On Oct 25, 11:52 am, "Jean H." <jghas...@DELTHIS.ucalgary.ANDTHIS.ca>
wrote:
> Hi,
> Try to read each line as a string, then split this string using strSplit
> with the keywork Preserve_Null set. Then you can build your 6*n array,
> filling the location having a null string value with a flag value...
>
> Jean
>
> wille...@gmail.com wrote:
>> G'day,
>
>> I'm trying to read in a data table to IDL that is (gasp)
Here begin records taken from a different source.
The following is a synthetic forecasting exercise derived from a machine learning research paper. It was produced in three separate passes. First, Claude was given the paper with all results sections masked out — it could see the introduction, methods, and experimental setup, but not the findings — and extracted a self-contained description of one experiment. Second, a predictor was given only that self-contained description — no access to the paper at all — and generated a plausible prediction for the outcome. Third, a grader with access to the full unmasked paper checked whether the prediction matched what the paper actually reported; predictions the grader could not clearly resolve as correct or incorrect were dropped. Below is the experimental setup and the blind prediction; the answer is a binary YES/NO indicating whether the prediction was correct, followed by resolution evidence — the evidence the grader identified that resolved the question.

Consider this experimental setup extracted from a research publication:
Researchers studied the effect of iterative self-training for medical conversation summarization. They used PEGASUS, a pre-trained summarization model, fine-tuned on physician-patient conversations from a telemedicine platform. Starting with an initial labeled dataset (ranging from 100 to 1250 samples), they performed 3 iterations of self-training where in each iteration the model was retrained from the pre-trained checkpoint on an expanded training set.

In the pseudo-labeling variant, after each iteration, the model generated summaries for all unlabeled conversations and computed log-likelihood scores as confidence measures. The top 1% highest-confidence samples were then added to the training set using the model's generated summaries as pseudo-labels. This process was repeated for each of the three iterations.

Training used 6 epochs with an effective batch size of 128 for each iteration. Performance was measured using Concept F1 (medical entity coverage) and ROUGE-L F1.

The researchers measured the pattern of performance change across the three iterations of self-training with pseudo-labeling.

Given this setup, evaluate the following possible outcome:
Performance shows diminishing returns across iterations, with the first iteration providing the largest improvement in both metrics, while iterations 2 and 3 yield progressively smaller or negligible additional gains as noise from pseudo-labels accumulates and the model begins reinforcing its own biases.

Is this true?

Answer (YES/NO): YES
>> non-rectangular (thanks very much to the astronomers involved). The
>> data is in an ASCII file, but certain cells will simply be blank if
>> there was no data for that particular value (so out of 6 columns, any
>> given row might have 0-6 actual values). Reading this into IDL, though,
>> doesn't seem to work according to Hoyle. This is what I have tried (and
>> received):
>
>> ___________
>
>> fname = 'table1.dat'
>> openr, lun1, fname, /get_lun
>> nlines = file_lines(fname)
>> data = fltarr(6, nlines)
>> readf, lun1, data
>
>> % READF: Input conversion error. Unit: 100
>> File: /Users/willettk/table1
>> % Execution halted at: $MAIN$
>
>> ___________
>
>> Any ideas that might help me read the data? Many thanks, if so.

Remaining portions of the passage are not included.